Mein allererstes Treffen mit einer Internetbekanntschaft. Viel zu früh im abgemachten Lokal. Ich tue so, als würde ich ein Buch lesen, bis endlich B. eintritt. Ihr offenes Wesen gefällt mir sofort. Zittrig stammle ich Allgemeinplätze als Sätze und verschlucke dabei jedes Wort so sehr, dass mein Gegenüber ständig nachfragen muss, was genau ich damit meine. B. arbeitet für eine Anwaltskanzlei. Wir teilen uns eine Hauptspeise. Ich höre ihr aufmerksam zu und beginne nach ihren Ausführungen und dem Rückgewinn eines Teils meiner sprachlichen Fähigkeiten von mir zu erzählen: Bauernhof, Möchtegern-Schriftsteller… Totengräber. B. schweigt. Ich habe mich so wohl gefühlt, dass mir der Friedhof irgendwie rausgerutscht ist. In meinem Kopf rotiert es. Statt schnell das Thema zu wechseln oder zumindest irgendeine Reaktion abzuwarten, rede ich mich in einen Rausch über das Handwerk des Grabens. Ohne jeglichen Filter erzähle ich alles, wie es in mir hochkommt: Knochendichte, Verwesungsgrade… Warum? Nach meinen Ausführungen deutet B. dem Kellner und bezahlt für uns. Beim Gehen sagt sie, dass es schön gewesen sei und sie sich bei mir melden werde. Es erfordert keine große Gabe, Höflichkeitslügen lesen zu lernen.
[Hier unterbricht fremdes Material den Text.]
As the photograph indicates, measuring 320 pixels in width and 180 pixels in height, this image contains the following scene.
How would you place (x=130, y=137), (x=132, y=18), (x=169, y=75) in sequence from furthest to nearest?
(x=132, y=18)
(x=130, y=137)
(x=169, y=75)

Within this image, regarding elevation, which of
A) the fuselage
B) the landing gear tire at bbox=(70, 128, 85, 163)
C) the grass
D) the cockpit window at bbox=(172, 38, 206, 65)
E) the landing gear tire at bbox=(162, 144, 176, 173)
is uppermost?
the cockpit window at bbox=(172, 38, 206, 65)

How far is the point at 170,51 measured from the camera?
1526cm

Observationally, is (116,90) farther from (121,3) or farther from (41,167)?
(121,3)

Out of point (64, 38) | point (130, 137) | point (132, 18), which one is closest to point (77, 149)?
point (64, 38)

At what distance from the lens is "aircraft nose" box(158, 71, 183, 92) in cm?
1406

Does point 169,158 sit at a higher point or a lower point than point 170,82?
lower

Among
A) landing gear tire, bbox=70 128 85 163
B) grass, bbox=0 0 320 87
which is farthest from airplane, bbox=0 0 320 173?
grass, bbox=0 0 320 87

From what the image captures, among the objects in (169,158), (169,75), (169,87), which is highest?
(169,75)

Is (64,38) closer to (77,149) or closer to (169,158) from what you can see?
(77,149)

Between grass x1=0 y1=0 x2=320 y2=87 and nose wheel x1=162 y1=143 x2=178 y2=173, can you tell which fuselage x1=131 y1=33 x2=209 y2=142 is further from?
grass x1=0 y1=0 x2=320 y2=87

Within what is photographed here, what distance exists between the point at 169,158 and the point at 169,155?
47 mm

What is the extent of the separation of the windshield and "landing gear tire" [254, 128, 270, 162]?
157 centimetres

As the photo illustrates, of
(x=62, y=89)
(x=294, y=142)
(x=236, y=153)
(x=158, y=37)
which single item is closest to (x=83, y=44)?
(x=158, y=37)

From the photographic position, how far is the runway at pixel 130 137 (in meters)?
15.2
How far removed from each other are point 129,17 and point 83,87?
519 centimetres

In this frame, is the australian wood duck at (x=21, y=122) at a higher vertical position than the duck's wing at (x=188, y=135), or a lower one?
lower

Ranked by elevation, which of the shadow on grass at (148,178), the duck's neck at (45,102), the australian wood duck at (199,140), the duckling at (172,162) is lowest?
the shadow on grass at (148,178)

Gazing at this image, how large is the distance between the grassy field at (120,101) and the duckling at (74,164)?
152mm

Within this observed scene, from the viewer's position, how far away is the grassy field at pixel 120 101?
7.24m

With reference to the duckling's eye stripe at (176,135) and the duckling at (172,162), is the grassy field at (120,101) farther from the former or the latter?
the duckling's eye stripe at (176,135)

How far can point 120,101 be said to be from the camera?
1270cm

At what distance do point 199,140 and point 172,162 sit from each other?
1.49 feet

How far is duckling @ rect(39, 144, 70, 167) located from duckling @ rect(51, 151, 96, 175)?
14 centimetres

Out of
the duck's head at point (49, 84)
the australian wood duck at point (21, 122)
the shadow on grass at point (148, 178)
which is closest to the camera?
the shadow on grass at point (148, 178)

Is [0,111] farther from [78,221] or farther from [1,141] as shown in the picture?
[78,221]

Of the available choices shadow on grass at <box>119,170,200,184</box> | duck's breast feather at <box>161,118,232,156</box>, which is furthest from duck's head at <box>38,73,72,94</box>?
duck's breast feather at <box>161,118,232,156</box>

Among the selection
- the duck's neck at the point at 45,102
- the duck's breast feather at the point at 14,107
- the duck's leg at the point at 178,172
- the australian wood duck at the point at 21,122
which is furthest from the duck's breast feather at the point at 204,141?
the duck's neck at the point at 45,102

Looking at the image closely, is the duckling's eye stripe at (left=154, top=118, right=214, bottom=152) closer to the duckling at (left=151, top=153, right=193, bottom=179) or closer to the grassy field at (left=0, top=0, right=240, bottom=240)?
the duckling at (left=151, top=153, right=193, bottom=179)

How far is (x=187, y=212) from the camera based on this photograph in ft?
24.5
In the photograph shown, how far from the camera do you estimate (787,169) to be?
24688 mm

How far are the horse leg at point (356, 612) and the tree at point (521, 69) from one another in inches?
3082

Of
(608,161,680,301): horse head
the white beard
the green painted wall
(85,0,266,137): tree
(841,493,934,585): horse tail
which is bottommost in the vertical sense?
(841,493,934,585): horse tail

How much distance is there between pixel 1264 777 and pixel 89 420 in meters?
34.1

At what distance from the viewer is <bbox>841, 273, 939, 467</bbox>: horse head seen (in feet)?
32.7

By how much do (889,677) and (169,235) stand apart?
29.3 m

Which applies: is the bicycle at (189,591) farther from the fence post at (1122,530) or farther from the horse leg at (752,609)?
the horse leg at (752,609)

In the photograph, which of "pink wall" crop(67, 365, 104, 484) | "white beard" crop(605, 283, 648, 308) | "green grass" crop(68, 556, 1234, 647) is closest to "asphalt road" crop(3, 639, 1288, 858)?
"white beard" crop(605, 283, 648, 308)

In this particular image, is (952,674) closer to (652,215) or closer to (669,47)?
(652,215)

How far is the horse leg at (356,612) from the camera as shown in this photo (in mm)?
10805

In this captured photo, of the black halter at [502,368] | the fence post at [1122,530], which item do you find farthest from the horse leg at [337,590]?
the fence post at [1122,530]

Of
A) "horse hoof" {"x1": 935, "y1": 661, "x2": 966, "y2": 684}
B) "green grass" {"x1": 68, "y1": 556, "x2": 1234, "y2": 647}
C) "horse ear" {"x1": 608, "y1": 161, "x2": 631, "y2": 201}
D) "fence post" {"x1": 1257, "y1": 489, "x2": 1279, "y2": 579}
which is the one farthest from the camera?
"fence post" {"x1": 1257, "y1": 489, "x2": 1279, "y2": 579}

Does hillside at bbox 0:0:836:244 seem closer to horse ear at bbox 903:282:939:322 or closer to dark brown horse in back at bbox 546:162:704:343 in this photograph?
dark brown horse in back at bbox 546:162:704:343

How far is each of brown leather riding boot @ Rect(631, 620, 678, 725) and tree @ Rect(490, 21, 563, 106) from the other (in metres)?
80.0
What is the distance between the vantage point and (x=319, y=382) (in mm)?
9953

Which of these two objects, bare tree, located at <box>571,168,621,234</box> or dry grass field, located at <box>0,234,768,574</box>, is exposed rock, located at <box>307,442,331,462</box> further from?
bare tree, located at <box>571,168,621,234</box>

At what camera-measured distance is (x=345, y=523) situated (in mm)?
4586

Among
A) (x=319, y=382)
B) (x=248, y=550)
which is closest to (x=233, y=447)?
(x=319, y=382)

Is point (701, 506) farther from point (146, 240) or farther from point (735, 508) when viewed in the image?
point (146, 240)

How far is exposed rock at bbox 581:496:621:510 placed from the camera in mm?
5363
Zum Friedhof. Die Erde steinhart. Ich hole das Stemmgerät. Knock-knock-knockin’ on heaven’s door. Nach den ersten zehn Zentimetern wird der Boden zum Glück lockerer. Laut Grabstein liegt die letzte Beerdigung fünf Jahre zurück. Am Kopfteil ist der Sarg noch nicht ganz eingebrochen. »Schauen wir uns ihn einmal an«, sagt Papa zu mir. Ich habe es als Frage verstanden, aber es war keine. Noch alles da. Die Leiche ist in ein großes, weißes Tuch eingewickelt. Wahrscheinlich wegen Infektionsgefahr oder aufgrund eines Unfalls. Papa kann sich nicht erinnern und es muss ein Rätsel bleiben, das auch ich nicht klären will.
Fußball und Bier, während mir eine Publizistikstudentin mit einer Karikatur als Profilbild schreibt: »Was suchst du in einer Frau?« Habe ich mir über den Part danach je Gedanken gemacht? »Jemanden, der mich nicht braucht«, tippe ich ins Telefon, weil es gut klingt, und führe diesen Satz nicht weiter aus. Wischi-Waschi-Antwort. Wahrscheinlich die falsche. Das Frage-Antwort-Spiel mit der Fremden endet sofort und ihr Name verschwindet von meinem Bildschirm. Würde Die Liebe im Zeitalter ihrer technischen Reproduzierbarkeit eine Quizshow sein, wäre ich wohl ihr miserabelster Kandidat.
Aufgelassene Ruhestätte. Ich grabe hinab. In Hüfthöhe taucht ein Krokodil auf. Es schnappt nach mir. Was nun? Vorsichtig schaufle ich um das Monster herum und muss ständig aufpassen, nicht gefressen zu werden. Es ist furchtbar mühsam, die richtige Tiefe zu erreichen. Der Verzweiflung nahe, beginne ich hemmungslos zu lachen und wache davon auf.
Im Zug durch die regnerische Landschaft. Eine junge Frau steigt ein und setzt sich mir gegenüber. Immer wieder schaue ich von meinem Notizheft hoch. Als sich unsere Blicke treffen, lächelt sie mich an. Genau so hat alles begonnen. Mein Herz rast. Es ist lächerlich. Das Mädchen mir gegenüber gleicht in nichts A. und doch ist es so, als würde sie wieder bei mir sitzen. Habe ich diesen Zug mit ihr je verlassen?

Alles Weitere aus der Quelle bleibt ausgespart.